By Consultants Review Team
Google demonstrated multimodal capabilities in the Gemini 1.5 AI model during I/O 2024. This implies that the big language model can interpret textual inputs, including images, videos, and audio, and produce replies. This skill is now being used by the company's AI division to teach robots how to navigate their environment.
Recently, Google Deepmind released a research paper and many videos demonstrating how to teach a robot to comprehend multimodal instructions, such as those in spoken language and images, and carry out practical navigation.
Google stated that the development of Vision Language Models (VLMs) has shown a promising path toward accomplishing this goal. "To achieve this, we study a widely useful category of navigation tasks we call Multimodal Instruction Navigation with demonstration Tours (MINT), in which the environment prior is provided through a previously recorded demonstration video," the company said.
How Google used the Gemini 1.5 AI model to teach a robot
Google stated in a post on X (previously Twitter) that Gemini's 1.5 Pro's 1 million token context length helps the business train robots for navigation since many AI models find it difficult to recall environments when context lengths are constrained.
Robots "may successfully navigate a space by using human instructions, video tours, and common sense reasoning," it stated.
While showing the robots around particular locations in a real-world environment, the trainers pointed out important locations to remember. They were then instructed to guide us to these places.

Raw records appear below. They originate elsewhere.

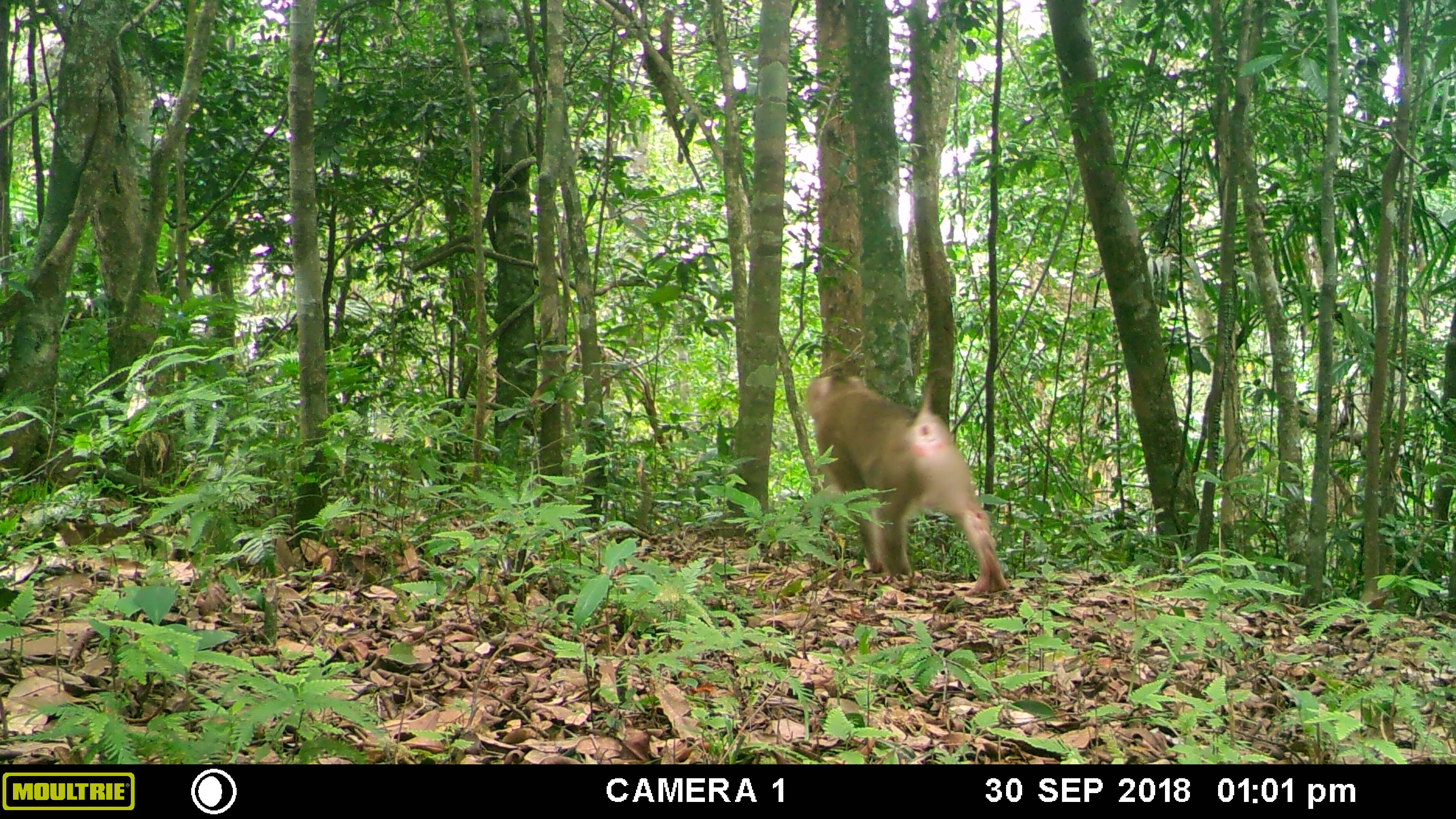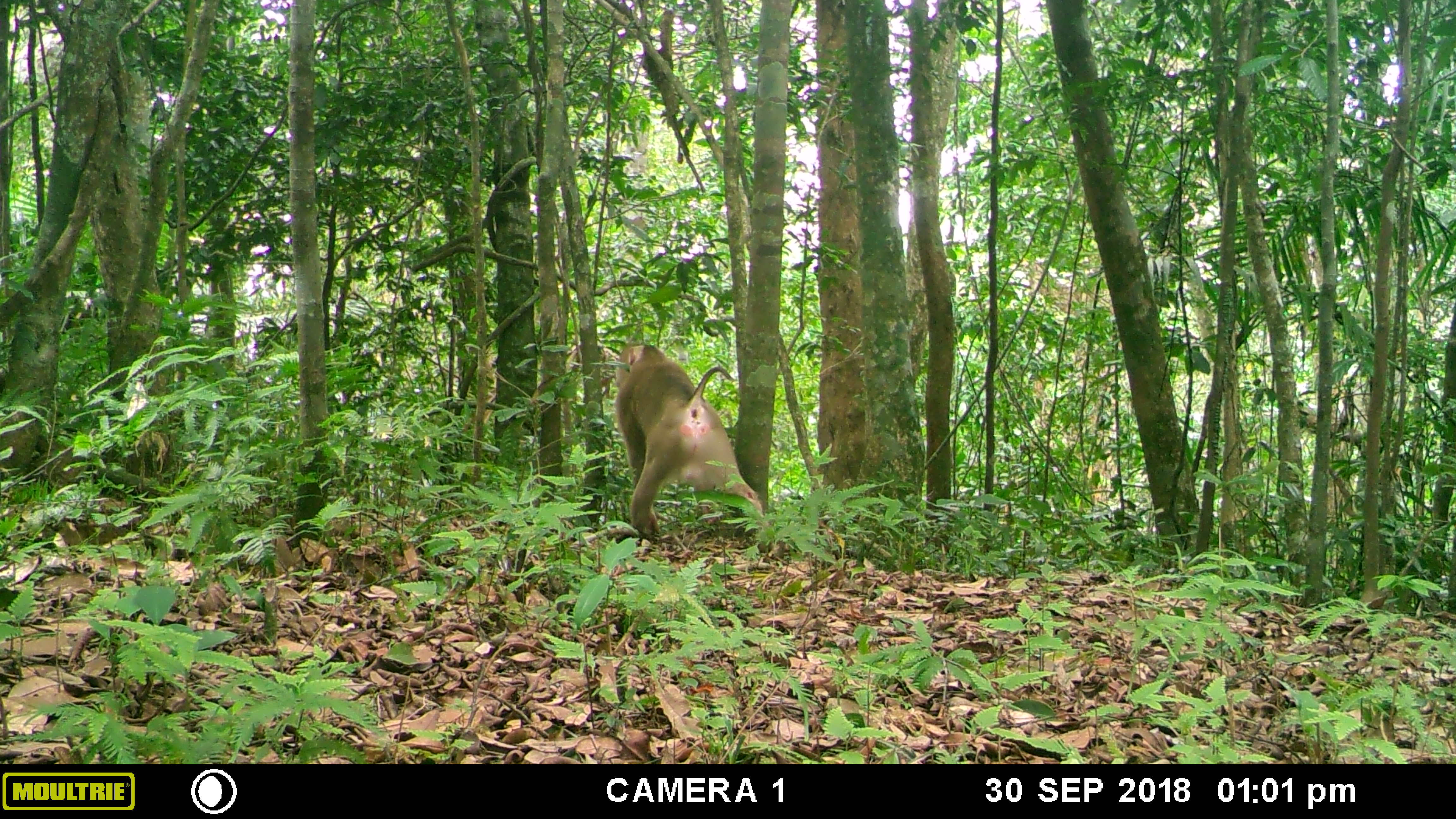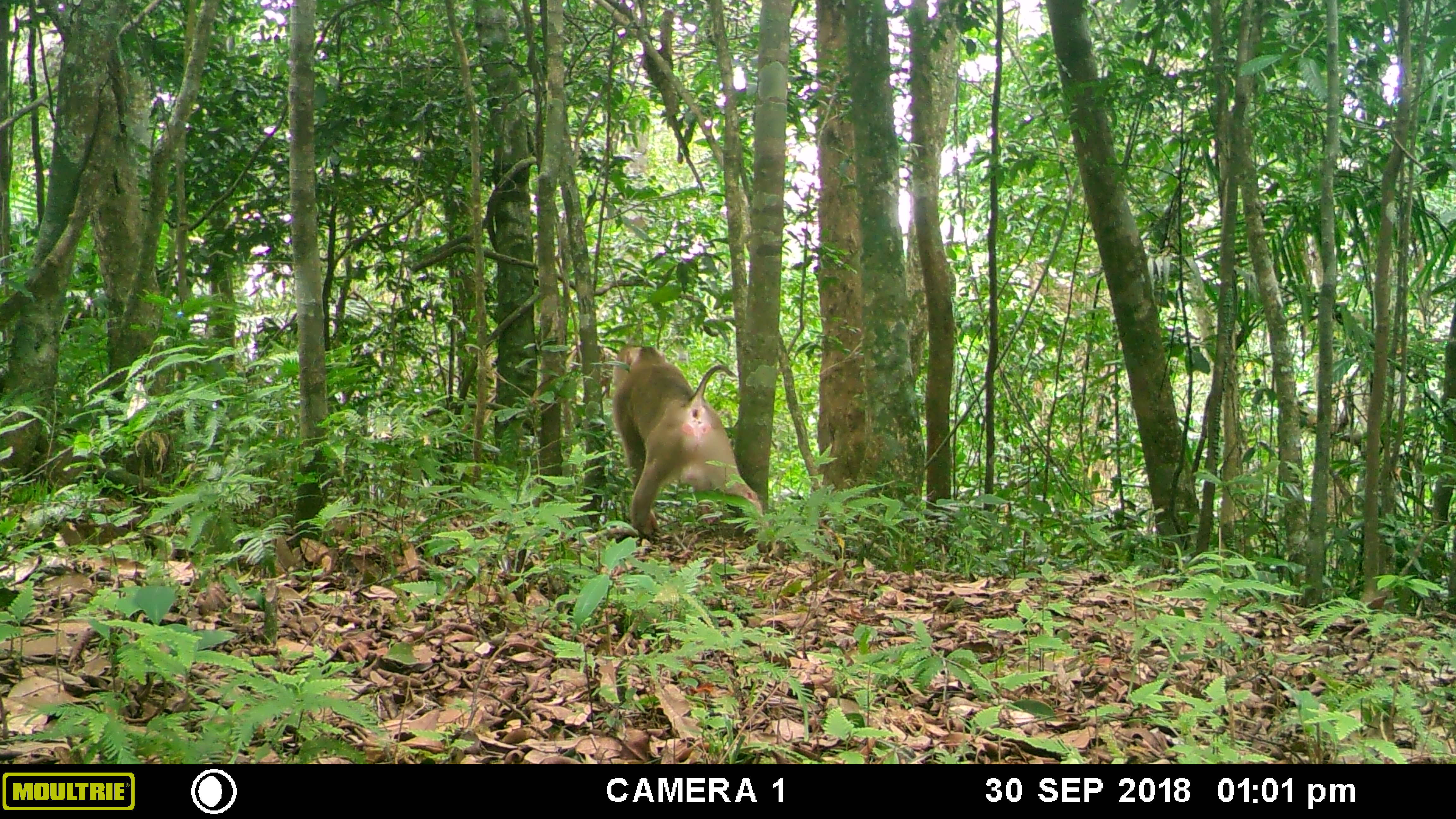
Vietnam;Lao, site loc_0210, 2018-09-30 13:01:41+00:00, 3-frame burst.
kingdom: Animalia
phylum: Chordata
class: Mammalia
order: Primates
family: Cercopithecidae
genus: Macaca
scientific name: Macaca nemestrina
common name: pig-tailed macaque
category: pig tailed macaque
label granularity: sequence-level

For instance, a robot can be trained to serve as a guide in an office environment. It may be configured to find the position of the play area, canteen, chairman's office, and other areas of the business. The robot will comply when visitors ask it to "take me to the Chairman's office" while they are meeting with an official of the firm. In a similar vein, new hires may ask the robot to show them the way to the canteen, and it will lead the worker there.
"After receiving these inputs, the architecture of the system constructs a topological graph, which is a condensed representation of a space. In order to locate a way without a map, this is built from frames inside tour recordings that capture the overall connection of their surroundings, according to Google Deepmind.
Google reports that the organization assessed the results in a setting that resembled a house and an office, and attained 86% and 90% success rates, respectively. The business also stated that in the future, consumers will only need to film a tour of their surroundings using a smartphone for their personal robot helper to comprehend and navigate.